# 2000 Cyber Green Beetle R



## SMG8vT (Oct 8, 2004)

I'm not sure how many of you know the car but it's been kicking around forever. I bought it in 2004 for my first car. 

It was originally a 2.0L 8v, which I supercharged, then did a 2.0T build which blew up so I swapped a 1.8T in. I did all the bolt-ons, put on a K04 and I was bored of it after a few months so out it came when the new engine arrived.  

I'm a graphic designer by trade (and a terrible mechanic) so my friend Kevin Misner (VW Master Tech) took this on as a side project. His AWD R32-swapped, then HPA Turbo Jetta Wagon was in PVW a few months back. Unbelievable car... http://vimeo.com/56706256 










How it looked on September 1st with the 1.8T 










Out with the old... 










In with the new. 










It was a tight squeeze but VF Engineering mounts will help hold the engine in place. 

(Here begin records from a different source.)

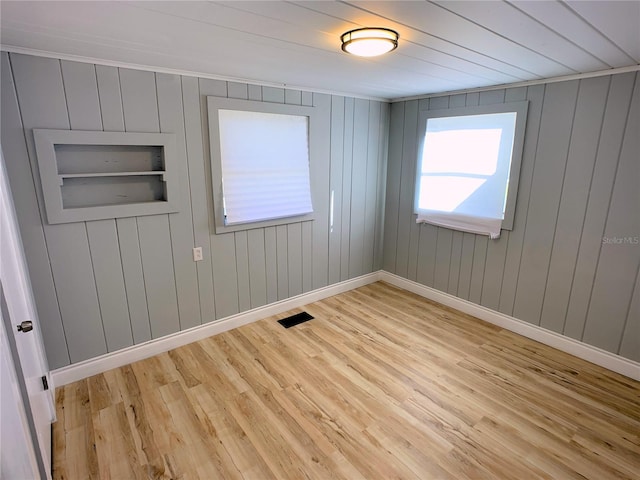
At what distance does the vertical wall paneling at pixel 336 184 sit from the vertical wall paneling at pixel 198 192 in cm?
139

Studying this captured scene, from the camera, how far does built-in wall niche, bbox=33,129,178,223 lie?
2170 mm

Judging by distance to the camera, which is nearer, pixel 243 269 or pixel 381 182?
pixel 243 269

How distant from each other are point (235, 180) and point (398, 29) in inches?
72.1

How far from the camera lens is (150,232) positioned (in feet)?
8.64

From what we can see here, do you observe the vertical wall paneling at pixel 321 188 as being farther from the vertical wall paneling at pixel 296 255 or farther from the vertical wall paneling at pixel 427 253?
the vertical wall paneling at pixel 427 253

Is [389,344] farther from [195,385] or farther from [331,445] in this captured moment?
[195,385]

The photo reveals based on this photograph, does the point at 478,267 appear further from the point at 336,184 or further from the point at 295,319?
the point at 295,319

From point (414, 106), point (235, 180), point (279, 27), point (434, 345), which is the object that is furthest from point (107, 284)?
point (414, 106)

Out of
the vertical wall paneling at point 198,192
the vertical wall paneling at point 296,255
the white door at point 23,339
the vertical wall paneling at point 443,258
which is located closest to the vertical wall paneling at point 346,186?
the vertical wall paneling at point 296,255

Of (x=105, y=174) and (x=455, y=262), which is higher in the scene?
(x=105, y=174)

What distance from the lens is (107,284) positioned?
2.51 metres

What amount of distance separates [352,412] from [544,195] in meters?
2.37

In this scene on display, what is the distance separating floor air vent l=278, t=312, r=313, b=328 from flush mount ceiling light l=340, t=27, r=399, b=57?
8.07 ft

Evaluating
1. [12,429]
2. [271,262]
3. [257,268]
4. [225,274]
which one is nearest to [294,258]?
[271,262]
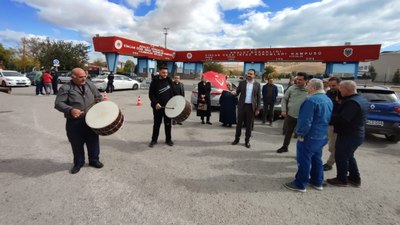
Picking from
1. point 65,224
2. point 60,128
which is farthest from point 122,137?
point 65,224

The front Votex bumper on the car was cut for the FMIC so it wasn't usable. I'd had a set of Turbo S bumpers in the attic for a few years so I dusted them off and had them resprayed Cyber Green, along with the fenders for a perfect match. The Votex bumpers never matched the fenders and it drove me insane. 

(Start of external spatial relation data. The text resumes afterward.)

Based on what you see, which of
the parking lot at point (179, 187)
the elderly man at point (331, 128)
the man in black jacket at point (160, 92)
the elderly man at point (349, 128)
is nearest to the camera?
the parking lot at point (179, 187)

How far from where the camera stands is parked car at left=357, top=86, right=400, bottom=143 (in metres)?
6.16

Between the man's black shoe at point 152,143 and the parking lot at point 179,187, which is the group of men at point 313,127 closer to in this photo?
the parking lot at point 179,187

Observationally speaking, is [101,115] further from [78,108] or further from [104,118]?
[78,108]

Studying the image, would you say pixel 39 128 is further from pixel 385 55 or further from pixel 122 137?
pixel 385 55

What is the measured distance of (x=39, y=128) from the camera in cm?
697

Packing these up and moving them in a pickup with a half-assed cap kind of sucked but they arrived unharmed. 










The OEM fans wouldn't clear so I ordered up some slim fans. 

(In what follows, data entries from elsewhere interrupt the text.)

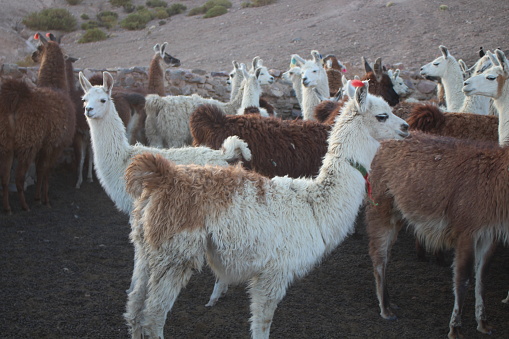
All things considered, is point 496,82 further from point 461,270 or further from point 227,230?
point 227,230

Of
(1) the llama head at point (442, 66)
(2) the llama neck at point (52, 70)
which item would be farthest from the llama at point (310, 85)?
(2) the llama neck at point (52, 70)

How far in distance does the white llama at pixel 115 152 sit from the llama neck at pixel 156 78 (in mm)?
4962

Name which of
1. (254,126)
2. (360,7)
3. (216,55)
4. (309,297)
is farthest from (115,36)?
(309,297)

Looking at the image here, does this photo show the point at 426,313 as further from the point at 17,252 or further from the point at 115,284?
the point at 17,252

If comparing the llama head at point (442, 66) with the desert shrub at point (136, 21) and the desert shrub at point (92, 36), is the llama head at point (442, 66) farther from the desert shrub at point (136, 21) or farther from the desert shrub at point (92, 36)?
the desert shrub at point (136, 21)

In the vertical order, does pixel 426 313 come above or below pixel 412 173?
below

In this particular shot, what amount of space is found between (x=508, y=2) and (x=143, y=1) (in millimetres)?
20894

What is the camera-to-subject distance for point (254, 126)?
5789 millimetres

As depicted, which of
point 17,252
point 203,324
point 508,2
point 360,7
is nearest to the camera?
point 203,324

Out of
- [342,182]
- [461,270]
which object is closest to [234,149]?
[342,182]

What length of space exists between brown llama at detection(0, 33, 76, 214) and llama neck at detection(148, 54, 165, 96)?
2449mm

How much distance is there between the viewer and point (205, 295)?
4.62 meters

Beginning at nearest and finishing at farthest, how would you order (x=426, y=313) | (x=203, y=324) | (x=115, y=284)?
(x=203, y=324)
(x=426, y=313)
(x=115, y=284)

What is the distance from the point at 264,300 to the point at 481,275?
191 cm
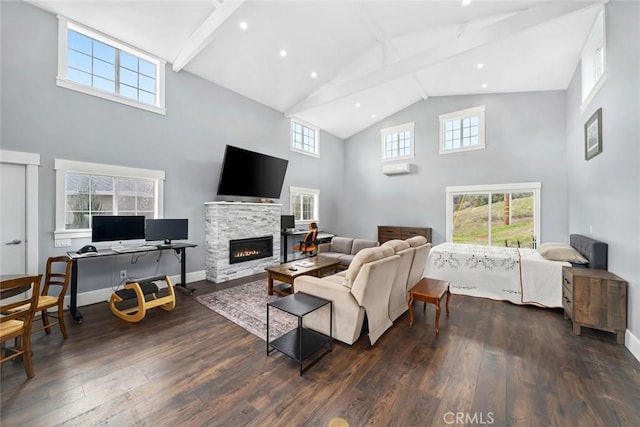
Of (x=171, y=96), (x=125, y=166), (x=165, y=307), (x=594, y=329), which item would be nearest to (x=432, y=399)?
(x=594, y=329)

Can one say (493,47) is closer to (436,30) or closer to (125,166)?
(436,30)

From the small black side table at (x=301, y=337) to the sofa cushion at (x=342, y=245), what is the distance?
3.44m

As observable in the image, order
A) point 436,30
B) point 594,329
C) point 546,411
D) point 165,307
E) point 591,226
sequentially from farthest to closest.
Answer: point 436,30 < point 591,226 < point 165,307 < point 594,329 < point 546,411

The car is FWD so a TT 24v stainless downpipe and high flow cat will hook up to the existing stainless Magnaflow 2.5" catback: 










Well it runs! It's starting to look like a car again too.  










The car was using an old-school switchbox and 8 SMC brass valves for the air ride management and it was getting to be a bit of a chore to set the height, especially with passengers. Going with Accuair E-Level and a VU4 manifold. Everything but the bags themselves is going to be brand new. 

I'll post updates soon!


----------



## geartripper08 (Aug 21, 2008)

opcorn:opcorn: in for the long haul on this one ! absolutely stunning car !!


----------



## OmahaTDI (Jul 8, 2008)

Damn, the best just keeps getting better. :beer: 

Subscribing for further updates.


----------



## FastAndFurious (Feb 2, 2002)

Looks good man keep up the great work


----------



## TightDub (Dec 24, 2003)

Yes. Very well done. opcorn:


----------



## VWBugman00 (Mar 17, 2009)

TightDub said:


> Yes. Very well done. opcorn:


One fine looking Beetle sir. Have you driven it yet with the new heart? How's it feel?


----------



## SMG8vT (Oct 8, 2004)

I haven't driven it yet but it's all done and sitting in storage until April. Can't wait for the salt to be off the roads.


----------



## vacuumnoise (Jun 1, 2009)

beautiful car man :thumbup::thumbup:


----------



## SMG8vT (Oct 8, 2004)

Thanks! Here's some recent shots:


----------



## FastAndFurious (Feb 2, 2002)

Nice u making it out to waterfest or h20 this year


----------



## SMG8vT (Oct 8, 2004)

Maybe next year


----------



## SMG8vT (Oct 8, 2004)

Well all the hard work paid off, PVW mag approached me last year to do a feature and it finally made it in the October 2014 issue!


----------



## FastAndFurious (Feb 2, 2002)

congrats man :thumbup: I haven't picked up a pvw magazine in ages , I will try and pick up this one


----------



## vacuumnoise (Jun 1, 2009)

perfect

:thumbup::thumbup:


----------



## VMRWheels (Aug 11, 2009)

congrats on the feature!


----------



## petethepug (May 25, 2001)

PVW should arrive at the house any day. Looking forward to seeing it!!


----------



## TightDub (Dec 24, 2003)

Man Congrats on The Feature Dude! Thats Huge!:beer:


----------



## SMG8vT (Oct 8, 2004)

Thanks a bunch guys, means a lot. Big :thumbup: for you guys doing the Beetle thing too.


----------



## billymade (Jan 29, 2008)

You should share; start a similar thread on the newbeetle.org site, many would appreciate what you are doing... over there too! :wave: This section; tends to be a little slow over here...


----------



## Rockerchick (May 10, 2005)

He has a thread on the Org already. Had for years 

Got our PVW a few weeks ago. I had no idea your car was going to be on it but I recognized it immediately. Car is looking great! Congrats!


----------



## TightDub (Dec 24, 2003)

I got the issue yesterday..The article was done very well:thumbup: Love all the details..and I missed a lot:beer:


----------